What the Future Holds for NFT Loans – Advocacy for Quick Loans and Group Loans
Look at the big picture
If we take a look at the NFT market today, we can see that there are two main niches that have gained the most traction and are the main drivers of growth: Games and Art.
You could say that the two niches cater to different user needs and each is quite different in how collectors perceive the properties that give these assets value.
For example, in gaming, we have more utility attached to these assets, while in art, assets are tightly tied to the brand that the artist has created for themselves. But even with utility, we are still left with a lot of intrinsic value that comes from the buyer’s perception of true price alone and scarcity plays a big role in both niches, making an objective assessment even more difficult. compared to fungible tokens. .
Looking at the market in terms of adoption, we can immediately notice that there will always be a great diversity of asset types and a great influx of new projects launching and testing new ideas and with the barrier to entry of lower and lower, we can only estimate that the volume of new projects and ideas will increase in the future.
With this background in mind, let’s see what role automation will play in the NFT lending space.
Loans with fungible vs. non-fungible assets
Crypto lending platforms have grown exponentially over the past two years and with the emergence of DeFi in the space, we have seen the growth accelerate even more. Compared to the 2018 era when everyone wondered what the usefulness of this space would look like in the future, we can now see that loans have played a central role in providing real value in the market with products that have actually had real adoption and traction.
We believe the same is true for NFTs as well and as the market grows, the need for collectors to leverage their assets without selling them will be natural and perhaps even stronger if we take intrinsic value into consideration.
But there are a few key differences when we compare loans with fungible and non-fungible assets:
- If we look at loans with fungible assets, we can see that most platforms only work with a handful of assets that have high liquidity. In the NFT space this will be impossible as there will always be a wide range of projects and within each specific project the real assets have a wide variety of properties which makes most of them unique.
- With fungible loans, the valuation is automatically made by oracles with great precision and the price is objectively determined by the market. In the NFT space, this will pose a great challenge because with most projects, price is not determined by volume but by scarcity and therefore actual valuation is mostly subjective.
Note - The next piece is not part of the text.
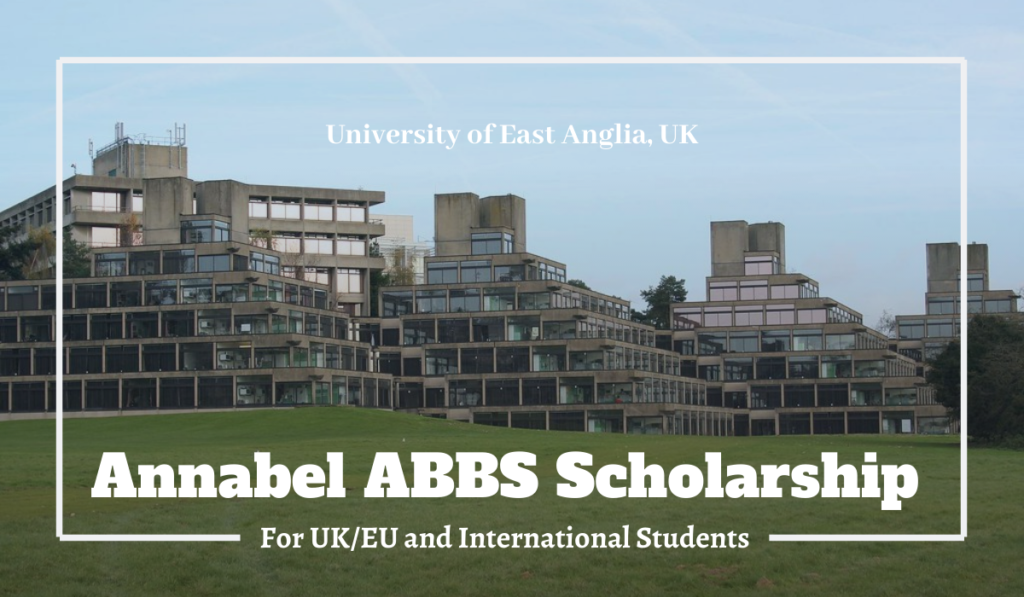 University of East Anglia Annabel ABBS Scholarships for International Students in the UK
- With fungible loans, liquidation occurs automatically when the borrowing price approaches the market price, raising the LTV ratio to a specific threshold. With this mechanism, the lenders and the platform can never lose in the whole process. Under NFTs, even though we could have thresholds to verify the actual volume for the entire project or the asset class that is associated with the collateral asset inside the game, because the market is Driven by scarcity by design, there will always be friction and downtime in the scenario of the system automatically liquidating assets to cover the loss to lenders.
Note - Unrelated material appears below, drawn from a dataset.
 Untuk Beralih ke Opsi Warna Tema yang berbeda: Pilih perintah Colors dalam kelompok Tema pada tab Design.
Considering these factors, we can already see that NFT lending poses unique challenges compared to “traditional” crypto lending with fungible tokens, but all is not lost.
At Stater, we believe this is an opportunity to rethink how we can bring an amazing product to market that reduces spread and friction between lenders and borrowers.
Making Quick Loans Possible for NFT Loans
One of the main disadvantages of a P2P marketplace is that it generates friction by design and makes it difficult to match lenders and borrowers with the same goals and desires.
Our approach to this challenge is to have a P2P marketplace as our core product and in addition to offering users the option to get a quick loan which is granted by a lending pool only for specific assets which are considered suitable by our system.
In order to make this possible, we would need to take into consideration a few main factors which are related to the project and the asset.
In recent times, there have been debates within the NFT community about the best way to value each asset, but in our view, the fact that you can’t actually value an asset objectively is what makes it makes it so special and we don’t actually do it. need to know the “objective” value of the asset for the pool loan to work.
In order to make pool lending work, we should let the market price each asset subjectively and only focus on those with proven and reliable business track records of projects or artists with positive track records and use the LTV ratio and the interest rate as the main tools. this would help us mitigate the overall lending risk.
In this context, we should focus more on the valuation of the actual project rather than the asset to ensure that in the event of default, the loan pool will not be at a loss.
By creating a good LTV ratio and a good balance of interest rates according to the actual gambling risk, we can also ensure that we will only need a small percentage of the total assets in default in our custody to sell to break even.
Metrics such as volume and growth of a specific project, asset price range/average asset value, and other metrics related to the overall due diligence process are key to making quick loans available with loan pools.
At Stater, we believe NFTs are here to stay and providing users with the ability to leverage their assets without selling them will bring a new wave of innovation to the space.
As we get closer to the launch of the mainnet, we are preparing to bring new upgrades to our main product and make quick loans and group loans a reality for our users.